_TEXT SECTION:_

NYU Boy: I know, even St. Marks.

NYU Girl: Totally!

NYU Boy: It’s like St. Marks got bought out by a major label.

NYU Girl: God, I know.

NYU Boy: I mean, I guess if you like Japanese food…

NYU Girl: Yeah but if you don’t.

NYU Boy: St. Marks went from like gutter punk to like, Asian fusion in the past two years.

NYU Girl: I know.  It’s so sad.

Published in:  on August 29, 2009 at 8:38 pm Leave a Comment

Lafayette and Broome; 5th and A; Trader Joe’s on 14th and 3rd

Three unrelated fragments from the past 48 hours.

1.

Behind me, unseen, guy and girl walking.

Girl: Why are you walking so far ahead?

Guy: (icy) Because I’m upset.  And yes my knee is better, thank you for asking.

2.

Fiftysomething dude, sun-leathered, in twentysomething surferwear and shades, on his cellphone, one foot on the curb and one in the gutter.

Surfer Dude: Nothing.  Chilling.  Oh that girl I lent money to ten years ago called me from Spain.  She was like, Are you still mad at me?  I was like, I’m not mad at you, I just lost all respect for you.  She was like, Cool.  So that.  Otherwise nothing.

3.

Shaved-head guy with tiny gold hoop earrings behind me in line at the Trader Joe’s.   Picks up a can of Chunky Minestrone soup.

Shaved-Head Guy: (in disbelief) Chunky Milestone Soup?

He holds the can at arm’s length to squint at it–his forearm is ribboned with long, blurry tattoos of naked ladies.  Shakes his head in resignation, replaces the can on the shelf.

Shaved-Head Guy: Chunky Milestone Soup.

_REQUIRED WORK:_ Please decide whether each statement agrees with the overheard conversations above, answering yes or no and quoting the deciding words: (a) The surfer dude lent money to a girl ten years ago. (b) The shaved-head guy puts the can of soup in his basket. (c) The NYU boy says St. Marks changed over the past five years.

_DATASET EXCERPT:_
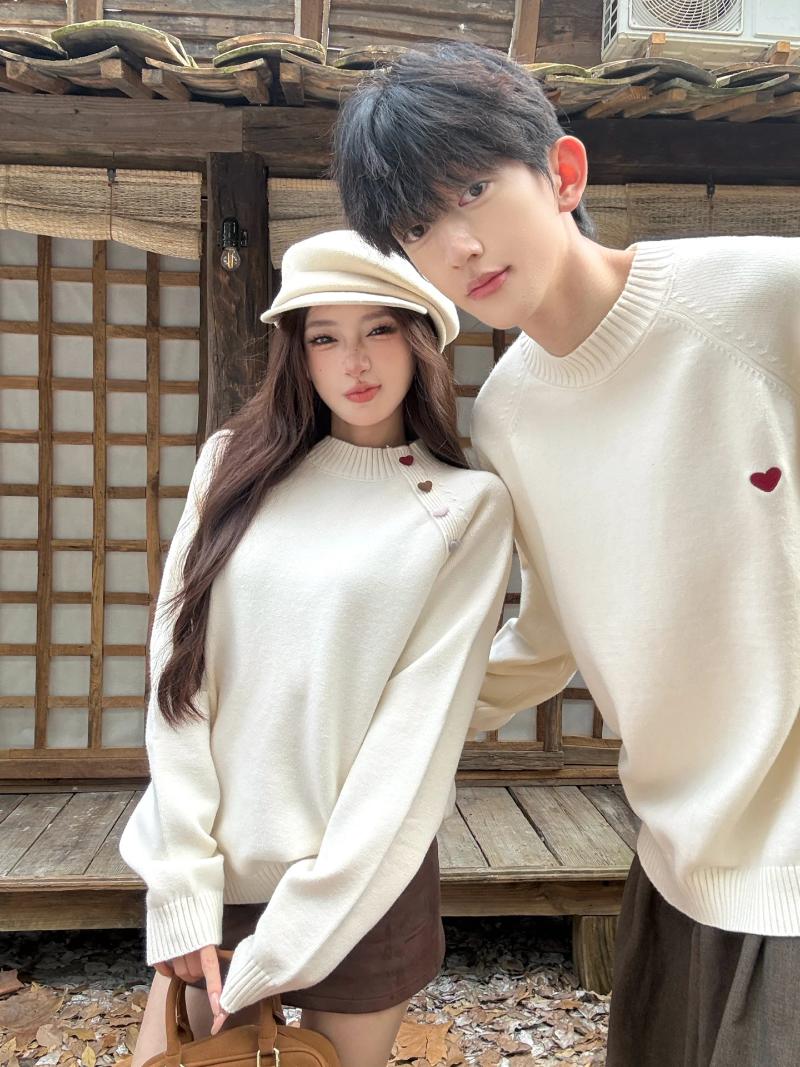 Korean Style Half High Collar Pattern Couple Sweater Casual Versatile Lazy Knitted Shirt Autumn Winter Arrival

_EXERCISE SOLUTION:_
(a) Yes: "that girl I lent money to ten years ago called me from Spain."
(b) No: "Shakes his head in resignation, replaces the can on the shelf."
(c) No: "St. Marks went from like gutter punk to like, Asian fusion in the past two years."